■ Quoted text ■
-- start --

Before us, the semi-arid landscape of the southern Kalahari spills out to infinity in all its savage beauty… everything shimmers in the golden glow of the dawn

Kalahari gin and tonics, filled with fresh berries and thyme, are provided as if on tap, while a proudly South African wine list is at your disposal in a fully stocked wine fridge just a few steps from the living room, and boasts a thoughtful selection of some of the most highly rated offerings from Stellenbosch, Franschhoek and beyond. The Glenelly Estate Lady May 2017, for example, is a Bordeaux-blend from Stellenbosch that was awarded 97/100 by South African-wine expert Tim Atkin.

-- end --

■ Given problem 1 ■
Reproduce the Kalahari text between "Kalahari gin and" and "expert Tim Atkin.", inclusive.
■ Given problem 2 ■
In the Kalahari text, what score did Tim Atkin award the Glenelly Estate Lady May 2017?

■ Listed records ■
-- start --

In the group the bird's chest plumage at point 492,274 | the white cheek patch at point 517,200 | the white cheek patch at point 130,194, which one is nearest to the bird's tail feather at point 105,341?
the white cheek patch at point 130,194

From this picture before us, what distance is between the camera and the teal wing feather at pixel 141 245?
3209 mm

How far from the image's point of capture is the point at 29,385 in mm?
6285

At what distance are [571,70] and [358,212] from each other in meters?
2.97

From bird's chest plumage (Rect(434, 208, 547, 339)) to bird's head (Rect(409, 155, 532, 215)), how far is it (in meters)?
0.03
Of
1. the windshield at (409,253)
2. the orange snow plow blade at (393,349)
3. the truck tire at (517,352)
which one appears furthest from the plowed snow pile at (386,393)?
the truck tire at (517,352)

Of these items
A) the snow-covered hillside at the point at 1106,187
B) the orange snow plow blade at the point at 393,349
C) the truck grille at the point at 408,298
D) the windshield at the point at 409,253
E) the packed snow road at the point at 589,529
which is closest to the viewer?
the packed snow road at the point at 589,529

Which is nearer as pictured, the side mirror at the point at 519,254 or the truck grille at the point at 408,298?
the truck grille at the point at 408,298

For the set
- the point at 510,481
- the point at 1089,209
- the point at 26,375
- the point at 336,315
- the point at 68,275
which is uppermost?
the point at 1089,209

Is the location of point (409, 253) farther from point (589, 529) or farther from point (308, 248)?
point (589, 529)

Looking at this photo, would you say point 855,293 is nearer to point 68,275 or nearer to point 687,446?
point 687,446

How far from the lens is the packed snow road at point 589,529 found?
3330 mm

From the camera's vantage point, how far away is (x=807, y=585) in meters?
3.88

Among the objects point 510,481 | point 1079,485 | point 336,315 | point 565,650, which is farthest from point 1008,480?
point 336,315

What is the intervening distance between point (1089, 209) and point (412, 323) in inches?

-- end --

■ Solution 1 ■
Kalahari gin and tonics, filled with fresh berries and thyme, are provided as if on tap, while a proudly South African wine list is at your disposal in a fully stocked wine fridge just a few steps from the living room, and boasts a thoughtful selection of some of the most highly rated offerings from Stellenbosch, Franschhoek and beyond. The Glenelly Estate Lady May 2017, for example, is a Bordeaux-blend from Stellenbosch that was awarded 97/100 by South African-wine expert Tim Atkin.

■ Solution 2 ■
97/100